STATED GOAL -> Starting with the line containing "How much of" and going on through the last line of the entries, recast the lines as a Markdown table with the columns Row and Entry line, numbering each row and leaving out blank lines.

RECORDS SHOWN ->
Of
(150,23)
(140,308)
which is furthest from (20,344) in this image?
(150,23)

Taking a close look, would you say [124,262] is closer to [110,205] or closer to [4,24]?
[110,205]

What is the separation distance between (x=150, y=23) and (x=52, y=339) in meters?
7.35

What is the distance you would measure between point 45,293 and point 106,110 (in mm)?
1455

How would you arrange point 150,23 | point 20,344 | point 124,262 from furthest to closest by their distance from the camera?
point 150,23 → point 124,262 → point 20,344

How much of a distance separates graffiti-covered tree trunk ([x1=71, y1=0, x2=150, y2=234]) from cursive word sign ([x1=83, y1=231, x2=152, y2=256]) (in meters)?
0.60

TASK ANSWER ->
| Row | Entry line |
|---|---|
| 1 | How much of a distance separates graffiti-covered tree trunk ([x1=71, y1=0, x2=150, y2=234]) from cursive word sign ([x1=83, y1=231, x2=152, y2=256]) (in meters)? |
| 2 | 0.60 |